After being married for thirty years a wife asked her husband to describe her.
He looked at her slowly…then said, “You’re A, B, C, D, E, F, G, H…. I, J, K.”
She asks….. “What does that mean?”
He said, “Adorable, Beautiful, Cute, Delightful, Elegant, Fancy, Gorgeous, Honey.

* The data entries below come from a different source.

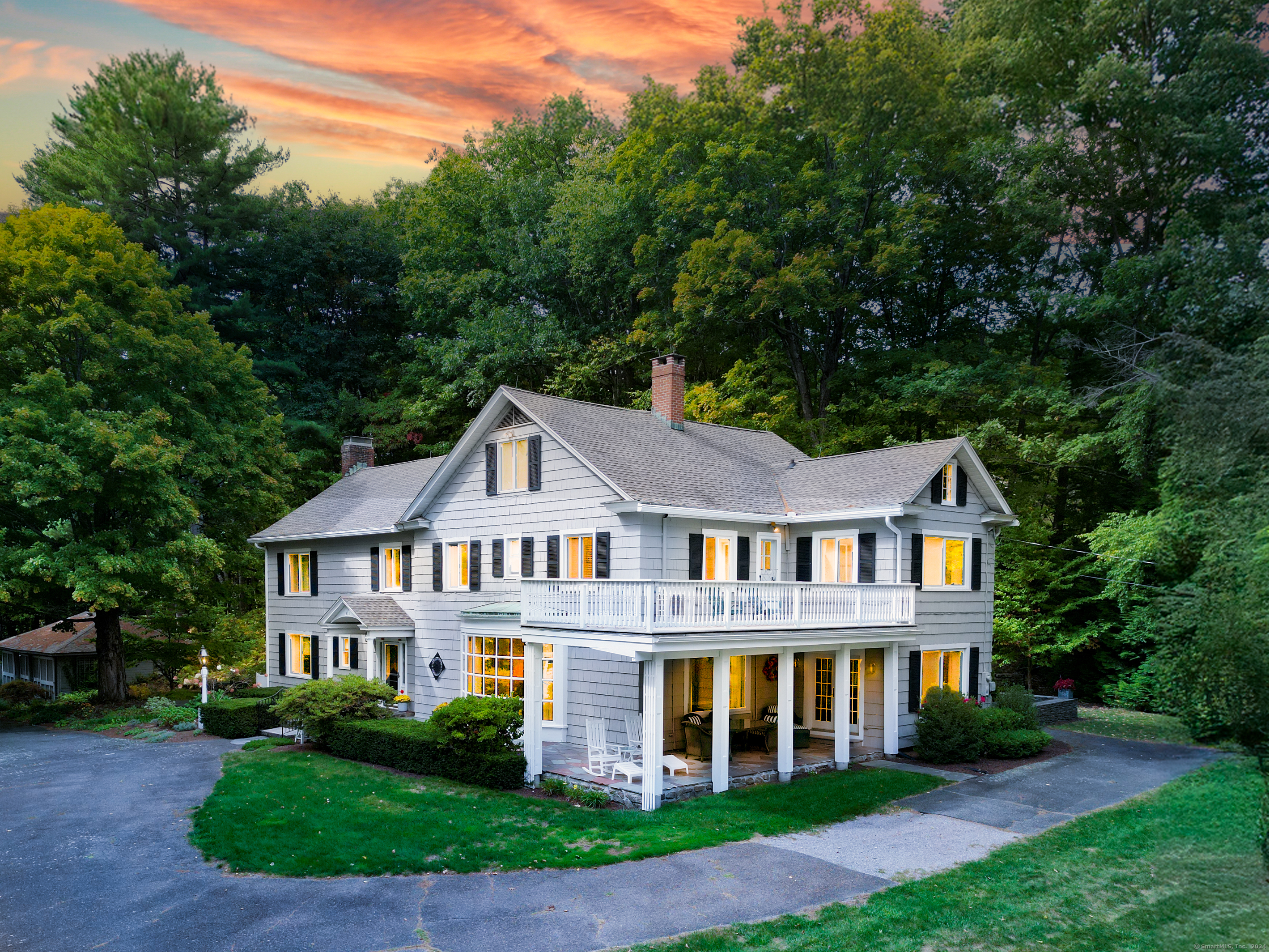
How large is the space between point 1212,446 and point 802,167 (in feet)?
61.4

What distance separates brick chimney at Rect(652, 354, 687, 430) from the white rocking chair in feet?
29.5

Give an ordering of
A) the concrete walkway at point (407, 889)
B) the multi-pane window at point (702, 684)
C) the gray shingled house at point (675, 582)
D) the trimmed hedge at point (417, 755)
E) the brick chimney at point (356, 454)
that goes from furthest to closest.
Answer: the brick chimney at point (356, 454)
the multi-pane window at point (702, 684)
the trimmed hedge at point (417, 755)
the gray shingled house at point (675, 582)
the concrete walkway at point (407, 889)

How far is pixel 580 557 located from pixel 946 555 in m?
9.34

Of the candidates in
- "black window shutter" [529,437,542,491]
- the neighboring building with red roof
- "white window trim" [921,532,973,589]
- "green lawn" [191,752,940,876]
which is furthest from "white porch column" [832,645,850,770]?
the neighboring building with red roof

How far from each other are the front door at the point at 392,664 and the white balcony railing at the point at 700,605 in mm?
9546

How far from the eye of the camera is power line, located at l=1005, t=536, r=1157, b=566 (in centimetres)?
2452

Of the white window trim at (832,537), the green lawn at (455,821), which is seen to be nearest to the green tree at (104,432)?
the green lawn at (455,821)

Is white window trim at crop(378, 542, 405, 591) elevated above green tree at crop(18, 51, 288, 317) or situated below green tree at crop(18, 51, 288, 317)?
below

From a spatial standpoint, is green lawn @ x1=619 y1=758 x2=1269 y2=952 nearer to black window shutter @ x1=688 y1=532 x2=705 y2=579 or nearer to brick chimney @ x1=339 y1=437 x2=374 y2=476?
black window shutter @ x1=688 y1=532 x2=705 y2=579

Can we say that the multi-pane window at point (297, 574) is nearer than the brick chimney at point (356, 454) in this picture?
Yes

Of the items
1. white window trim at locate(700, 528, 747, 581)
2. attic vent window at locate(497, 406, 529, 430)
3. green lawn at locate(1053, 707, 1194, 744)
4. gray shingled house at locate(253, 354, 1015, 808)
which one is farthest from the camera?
green lawn at locate(1053, 707, 1194, 744)

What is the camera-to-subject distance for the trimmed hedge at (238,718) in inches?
885

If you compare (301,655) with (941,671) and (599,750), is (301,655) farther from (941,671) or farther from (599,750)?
(941,671)

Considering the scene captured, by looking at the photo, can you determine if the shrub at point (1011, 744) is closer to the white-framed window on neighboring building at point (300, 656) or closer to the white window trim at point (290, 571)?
the white-framed window on neighboring building at point (300, 656)
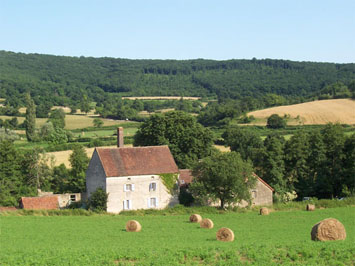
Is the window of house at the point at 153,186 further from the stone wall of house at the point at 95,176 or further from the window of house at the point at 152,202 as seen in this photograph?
the stone wall of house at the point at 95,176

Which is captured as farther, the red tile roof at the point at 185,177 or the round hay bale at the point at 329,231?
the red tile roof at the point at 185,177

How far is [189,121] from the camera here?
5866 cm

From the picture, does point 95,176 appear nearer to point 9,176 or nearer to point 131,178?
point 131,178

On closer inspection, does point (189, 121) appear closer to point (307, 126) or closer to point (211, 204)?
point (211, 204)

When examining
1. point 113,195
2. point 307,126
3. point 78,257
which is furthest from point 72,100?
point 78,257

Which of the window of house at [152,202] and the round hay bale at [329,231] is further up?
the round hay bale at [329,231]

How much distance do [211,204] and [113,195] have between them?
8253 mm

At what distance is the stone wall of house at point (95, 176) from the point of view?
46.9m

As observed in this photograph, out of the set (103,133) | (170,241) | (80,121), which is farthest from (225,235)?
(80,121)

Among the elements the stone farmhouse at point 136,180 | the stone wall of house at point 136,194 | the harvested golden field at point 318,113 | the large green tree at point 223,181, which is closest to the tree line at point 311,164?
the stone farmhouse at point 136,180

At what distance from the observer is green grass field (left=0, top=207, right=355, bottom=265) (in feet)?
76.0

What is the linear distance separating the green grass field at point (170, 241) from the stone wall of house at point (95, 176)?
632 centimetres

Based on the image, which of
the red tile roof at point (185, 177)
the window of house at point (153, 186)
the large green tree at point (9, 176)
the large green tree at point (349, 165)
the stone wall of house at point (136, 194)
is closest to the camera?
the stone wall of house at point (136, 194)

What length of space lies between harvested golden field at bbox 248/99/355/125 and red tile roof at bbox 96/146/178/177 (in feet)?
184
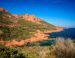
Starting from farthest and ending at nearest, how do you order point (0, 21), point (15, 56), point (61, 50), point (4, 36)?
point (0, 21), point (4, 36), point (61, 50), point (15, 56)

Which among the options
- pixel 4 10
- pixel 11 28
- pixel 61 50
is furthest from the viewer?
pixel 4 10

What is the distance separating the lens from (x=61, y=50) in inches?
516

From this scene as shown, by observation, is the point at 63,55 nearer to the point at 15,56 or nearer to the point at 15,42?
the point at 15,56

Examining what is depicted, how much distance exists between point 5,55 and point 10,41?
3510 centimetres

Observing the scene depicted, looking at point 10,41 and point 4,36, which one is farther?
point 4,36

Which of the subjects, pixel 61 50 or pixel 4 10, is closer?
pixel 61 50

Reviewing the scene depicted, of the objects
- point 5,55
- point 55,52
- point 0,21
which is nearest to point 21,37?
point 0,21

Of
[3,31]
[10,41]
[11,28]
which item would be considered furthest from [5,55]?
[11,28]

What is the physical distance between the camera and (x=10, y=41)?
4444cm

She smiled happily and said….”Oh, that’s so lovely…..
What about I, J, K?”
He said, “I’m Just Kidding!”
It’s not difficult to keep a wife happy. A man ONLY needs to be:
1. A friend
2. A companion
3. A lover
4. A brother
5. A father
6. A master
7. A chef
8. An electrician
9. A carpenter
10. A plumber
11. A mechanic
12. A decorator
13. A stylist
14. A good understanding
15. An astrologer
16. A psychologist
17. A pest exterminator
18. A psychiatrist
19. A healer
20. A good listener
21. An organizer
22. A good father
23. Very clean
24. Sympathetic
25. Athletic
26. Warm
27. Attentive
28. Gallant
29. Intelligent
30. Funny
31. Creative
32. Tender
33. Strong
34. Understanding
35. Tolerant
36. Prudent
37. Ambitious
38. Capable
39. Courageous
40. Determined
41. True
42. Dependable
43. Passionate
44. Compassionate
WITHOUT FORGETTING TO:
45. Give her compliments regularly
46. Love shopping
47. Be honest
48. Be very rich
49. Not stress her out
50. Not look at other girls
AND AT THE SAME TIME, YOU MUST ALSO:
51. Give her lots of attention, but expect little yourself
52. Give her lots of time, especially time for herself
53. Give her lots of space, never worrying about where she goes
IT IS VERY IMPORTANT:
54. Never to forget:
* birthdayses
* anniversaries
And now,
HOW TO KEEP A husband HAPPY
1.. Leave him alone.
2.And…
And……..
.
.
.
.
.
That’s it! Just leave him alone!!!!!!